Entre amigos la conversación suele ser natural y entretenida porque hay intereses
afines. Con todo, no falta quien se abusa del oído ajeno, ora para extenderse
demasiado en su charla, ora para decir cosas que más valdría omitir o por lo menos
decir de otra manera.

Al respecto, la Biblia advierte que hay quien habla como dando estocadas de espada,
pero no recomienda imitarle, sino, hablar con sabiduría, con gracia y con dulzura; decir
la verdad siempre, y siempre con amor, pensando antes de responder. Además,
destaca otro factor: que nuestra palabra sea "buena para edificar" (Efesios 4:29).

Khalil Gibrán decía con su particular profundidad que "las ranas podrán hacer más
ruidos que los bueyes; pero no pueden arrastrar el arado en los campos, ni hacer girar
la rueda del lagar; ni vosotros podéis hacer zapatos con sus cueros". Y vale la pena
considerarlo. Nuestra conversación no debiera ser ruido de ranas. El que usa sus labios
para criticar, murmurar y destruir, su lengua como dijera el apóstol Santiago es "un
mundo de maldad" y "ningún hombre puede domarla" (Santiago 3:6,8).

Cuando el profeta Isaías sintió y reconoció la impureza de sus labios, un ángel del cielo
tocándole con un carbón encendido en el altar le dijo: "He aquí que esto tocó tus labios
y es quitada tu culpa, y limpio tu pecado" (Isaías 6:57).
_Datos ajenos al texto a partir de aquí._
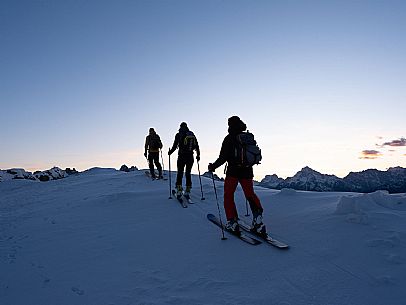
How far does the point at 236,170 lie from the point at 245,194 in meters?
0.59

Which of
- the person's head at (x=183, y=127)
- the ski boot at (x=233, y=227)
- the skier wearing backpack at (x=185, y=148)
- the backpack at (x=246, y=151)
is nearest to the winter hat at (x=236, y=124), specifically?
the backpack at (x=246, y=151)

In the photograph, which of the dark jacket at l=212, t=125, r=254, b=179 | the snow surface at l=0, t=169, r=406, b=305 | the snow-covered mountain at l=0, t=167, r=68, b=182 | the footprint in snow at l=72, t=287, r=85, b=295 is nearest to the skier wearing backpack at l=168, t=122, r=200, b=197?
A: the snow surface at l=0, t=169, r=406, b=305

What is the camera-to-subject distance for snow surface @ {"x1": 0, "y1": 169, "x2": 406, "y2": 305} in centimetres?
485

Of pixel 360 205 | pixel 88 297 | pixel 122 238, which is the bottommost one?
pixel 88 297

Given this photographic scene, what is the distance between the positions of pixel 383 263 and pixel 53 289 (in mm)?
5425

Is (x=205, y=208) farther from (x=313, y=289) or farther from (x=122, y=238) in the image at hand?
(x=313, y=289)

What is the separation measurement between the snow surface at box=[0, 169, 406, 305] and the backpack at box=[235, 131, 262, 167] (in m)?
1.69

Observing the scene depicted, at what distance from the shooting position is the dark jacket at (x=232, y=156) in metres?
7.18

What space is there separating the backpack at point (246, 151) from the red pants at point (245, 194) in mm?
422

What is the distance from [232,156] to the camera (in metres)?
7.18

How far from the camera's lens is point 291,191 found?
10977mm

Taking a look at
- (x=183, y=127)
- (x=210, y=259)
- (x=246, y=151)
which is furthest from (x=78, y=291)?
(x=183, y=127)

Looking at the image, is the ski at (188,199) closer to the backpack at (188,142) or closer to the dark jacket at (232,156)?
the backpack at (188,142)

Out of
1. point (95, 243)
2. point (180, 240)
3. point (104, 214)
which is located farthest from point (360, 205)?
point (104, 214)
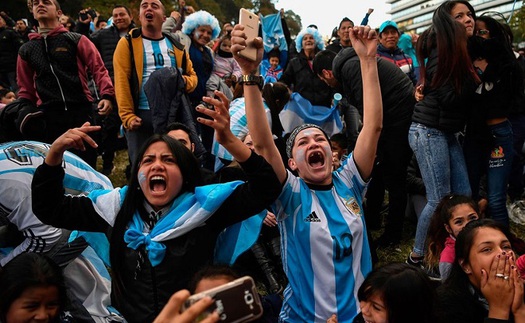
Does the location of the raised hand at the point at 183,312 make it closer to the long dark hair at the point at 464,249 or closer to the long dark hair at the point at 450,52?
the long dark hair at the point at 464,249

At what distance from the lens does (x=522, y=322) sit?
5.84 ft

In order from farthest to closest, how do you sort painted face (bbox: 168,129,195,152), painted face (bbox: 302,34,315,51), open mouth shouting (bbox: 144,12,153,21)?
painted face (bbox: 302,34,315,51) → open mouth shouting (bbox: 144,12,153,21) → painted face (bbox: 168,129,195,152)

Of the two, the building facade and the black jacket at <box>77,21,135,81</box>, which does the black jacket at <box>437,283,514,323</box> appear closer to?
the black jacket at <box>77,21,135,81</box>

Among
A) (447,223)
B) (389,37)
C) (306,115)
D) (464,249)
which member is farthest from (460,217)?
(389,37)

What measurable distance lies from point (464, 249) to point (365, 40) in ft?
4.00

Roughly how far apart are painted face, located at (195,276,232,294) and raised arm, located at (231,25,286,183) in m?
0.62

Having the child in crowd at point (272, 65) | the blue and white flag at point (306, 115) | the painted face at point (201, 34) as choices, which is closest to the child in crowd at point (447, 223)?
the blue and white flag at point (306, 115)

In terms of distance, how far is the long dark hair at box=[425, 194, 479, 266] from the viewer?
9.41 feet

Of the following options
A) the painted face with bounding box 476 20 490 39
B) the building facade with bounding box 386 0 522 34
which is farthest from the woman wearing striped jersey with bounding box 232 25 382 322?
the building facade with bounding box 386 0 522 34

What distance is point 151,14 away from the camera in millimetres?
3986

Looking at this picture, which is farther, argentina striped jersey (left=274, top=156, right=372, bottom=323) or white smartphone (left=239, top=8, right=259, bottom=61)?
argentina striped jersey (left=274, top=156, right=372, bottom=323)

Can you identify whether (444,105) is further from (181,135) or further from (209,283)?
(209,283)

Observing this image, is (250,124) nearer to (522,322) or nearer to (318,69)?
(522,322)

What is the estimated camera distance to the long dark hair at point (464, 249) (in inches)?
87.4
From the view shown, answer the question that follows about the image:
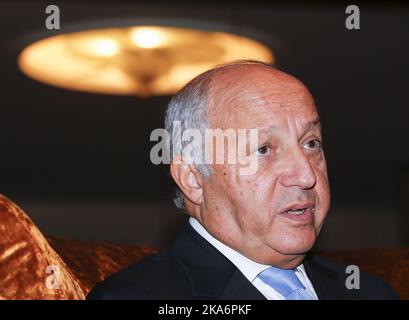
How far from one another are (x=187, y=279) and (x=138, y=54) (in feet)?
12.3

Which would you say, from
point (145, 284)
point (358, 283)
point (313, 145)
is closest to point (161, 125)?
point (358, 283)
Sí, amigo lector, hay Uno que puede corregirlo todo. Si nuestra conducta induce a la
censura justificada, si nuestros oídos tienden a escuchar lo que no deben, o si nuestros
labios suelen hablar como no conviene... todavía hay esperanza... El mensaje dado al
profeta Isaías también puede ser nuestro. El toque divino... es lo que tu corazón
necesita. El carbón encendido el amor y la gracia de Dios en nuestros corazones nos
hace capaces de encender la lumbre del perdón, en vez del frío de la recriminación y
del reproche. Saber cómo somos perdonados y amados por Dios nos permite quemar
todo resentimiento y junto a su calor, despojarnos de todo orgullo y egoísmo.

Sí, amiga, amigo mío, con Cristo en tu matrimonio, ¡qué hogar feliz!